I am using VPN service to access some work from abroad. Sometimes my VPN connection drops and my computer automatically connects to my local connection, which I do not won't as it immediately discloses my actual IP. The VPN service provider's support could not help me. Is there anyway to block my computer from reconnecting to my local connection?
To elaborate on Zoredache's answer, your problem can be solved by changing your routing configuration. I'll provide examples for Windows.
Step 1: Description and Default Gateway
Firstly, you need to determine your local connection's Description and Default Gateway. Open up a command prompt (
cmd) and then run
ipconfig /all. You will see output similar to the following:
Windows IP Configuration ... Ethernet adapter Local Network Connection: ... Description . . . . . . . . . . . : Intel(R) 123BBQ Network Connection Physical Address. . . . . . . . . : 12-FE-34-DC-56-BA ... IPv4 Address. . . . . . . . . . . : 126.96.36.199(Preferred) Subnet Mask . . . . . . . . . . . : 255.255.255.0 ... Default Gateway . . . . . . . . . : 188.8.131.52 ... ...

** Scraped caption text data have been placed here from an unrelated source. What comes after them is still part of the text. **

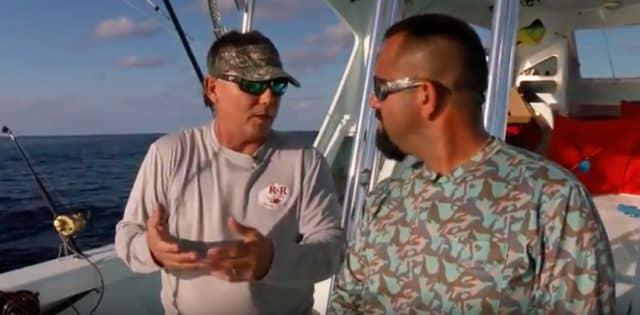Fly Navarro talks kite fishing tips with Capt. Ray Rosher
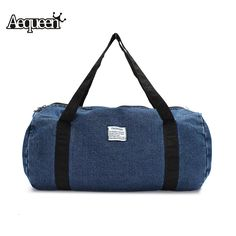 Cheap travel bag women, Buy Quality travel bag directly from China men  travel bags Suppliers  Hot Fashion Men Travel Bag Business Trip Washed  Denim Large ... 605d1930d2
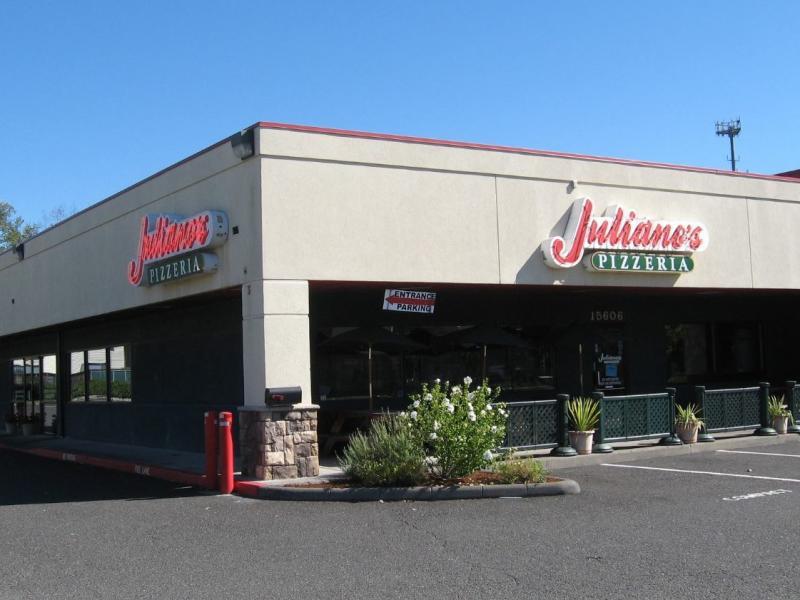 Juliano's Pizzeria
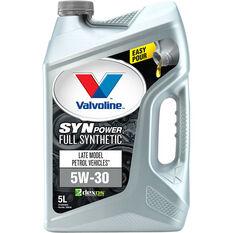 Valvoline Synpower DX-1 Engine Oil - 5W-30 5 Litre, , scaau_hi-res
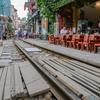 【再熱⁉】しれっと復活、トレインストリート! in Hanoi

Note that if you are connecting to your ISP first, (Eg. via a PPPoE connection where you enter a username and password), you will need to look for something like
PPP adapter <Connection Name>: instead. In this example, the Description is Intel(R) 123BBQ Network Connection and the Default Gateway is 184.108.40.206.
Step 2: VPN End Point IP Address
Next, you need your VPN end point's IP address. You mention that you use a VPN service provider. If your VPN connects to a hostname (Eg. vpn1.serviceprovider.com), you can determine the IP address by running
ping vpn1.serviceprovider.com in the command prompt (
nslookup may also be used):
Pinging vpn1.serviceprovider.com [220.127.116.11] with 32 bytes of data: Reply from 18.104.22.168: bytes=32 time=50ms TTL=55 ...

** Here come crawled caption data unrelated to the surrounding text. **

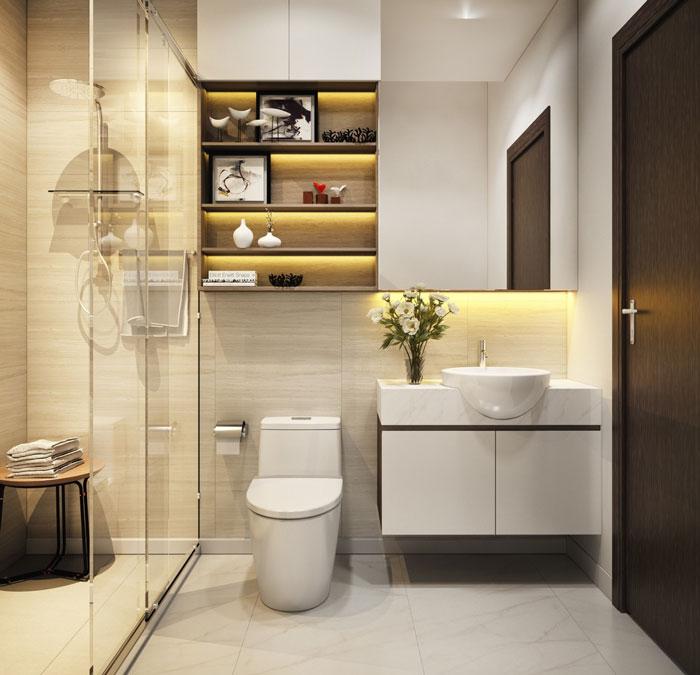 Trong nhà phố 2 tầng, phòng tắm - vệ sinh hiện đại, sạch sẽ và thoáng gọn.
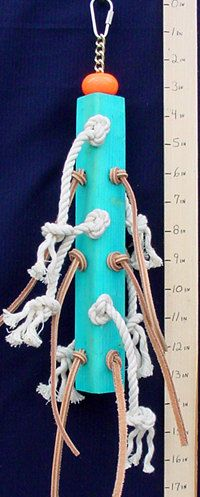 Cotton and Leather Pole Parrot Toys & Bird Toy Parts by abirdtoy, $8.00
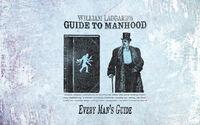 Rdr advert laggards guide manhood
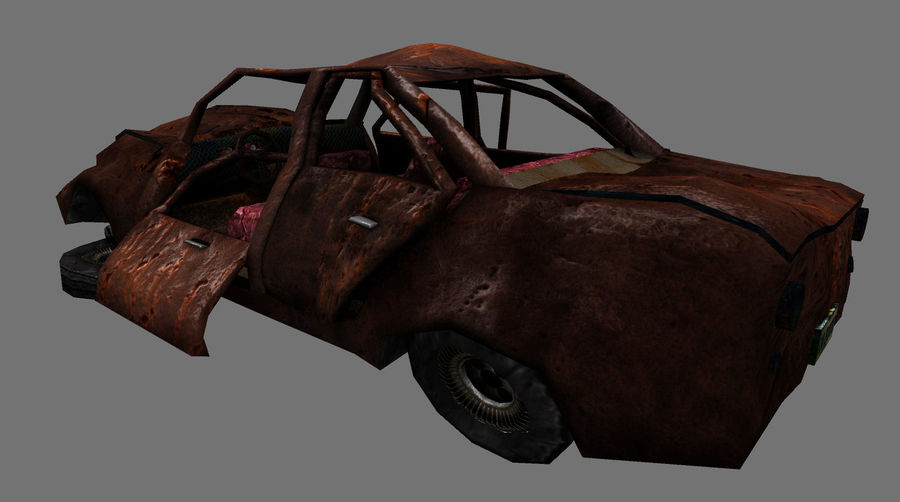 wrecked car 1 royalty-free 3d model - Preview no. 6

In this example, the VPN end point IP is 22.214.171.124.
Step 3: Interface Number
Lastly, you need your local connection's interface number. Run
route print x (x is a bogus filter so you don't see much more than the interface list) in the command prompt:
=========================================================================== Interface List ... 11...12 fe 34 dc 56 ba ......Intel(R) 123BBQ Network Connection 1...........................Software Loopback Interface 1 ... =========================================================================== ...

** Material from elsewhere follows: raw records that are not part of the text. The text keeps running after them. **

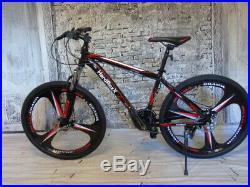 HardRoxX 24 Mountain Bike Lightweight Aluminium Frame, Front Suspension Men/Boy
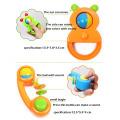 Alimentador Botle Embalagem 8 PCS Plastic Toy Kids Set Chocalho Do Bebê (10214092)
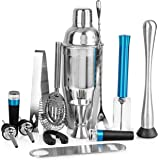 Cubba 13-Piece Barware Set w/Air Pump Wine Opener, Vacuum Wine Stopper, Bartender Kit, Bar Set, Bar Accessories, Bar tools, Home Bar Tools Set, Bar Set Cocktail Shaker Set, Barware set, Barware gifts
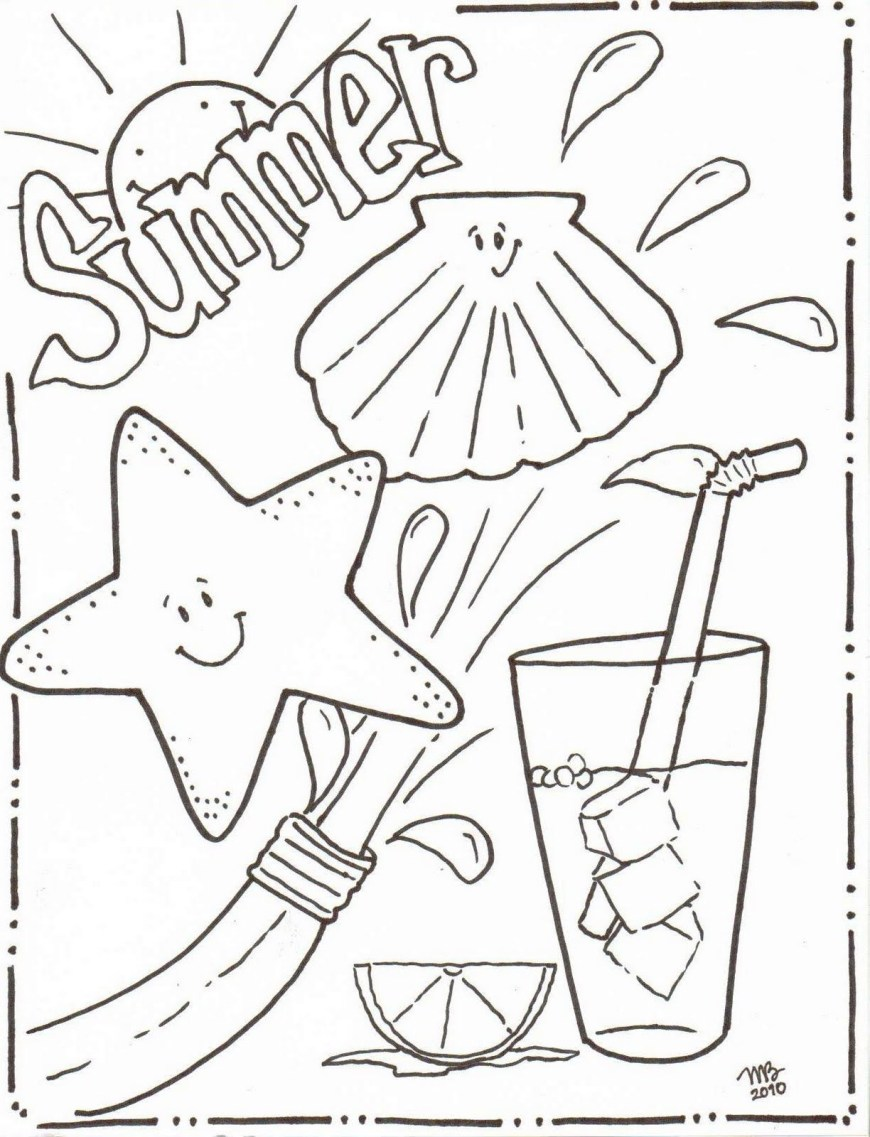 June Coloring Pages Free Printable Coloring Pages June Coloring Home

The interface number is the first number on the line, and you need to find the line that has the same description as in our first step. In this example, Intel(R) 123BBQ Network Connection has an interface number of 11.
Setting It All Up
Once you have all this information, and after you are connected to your VPN, run the following in the command prompt:
route add <VPN end point IP> mask 255.255.255.255 <Local connection's Default Gateway> metric 1 if <Local connection's interface number> route delete 0.0.0.0 if <Local connection's interface number> Eg: route add 126.96.36.199 mask 255.255.255.255 188.8.131.52 metric 1 if 11 Eg: route delete 0.0.0.0 if 11
This will remove the default route from your local connection, and replaces it with a single route directly to your VPN end point. Now, when your VPN connection drops, there is no route for traffic to reach the internet, so your IP address won't be exposed.
To restore your local connection's default route, you can run the following in the command prompt:
route add 0.0.0.0 mask 0.0.0.0 <Local connection's Default Gateway> metric 1 if <Local connection's interface number> Eg: route add 0.0.0.0 mask 0.0.0.0 184.108.40.206 metric 1 if 11
You may need to do this in order to reconnect to the VPN if your VPN connects to a hostname, or if you simply want to stop using the VPN.
If your VPN end point IP address never changes (Your VPN service provider may be able to tell you whether this is the case), you can even save the completed commands to files ending in
enablerouting.bat). That way, double-clicking on the files will run the commands without you having to type them in every time.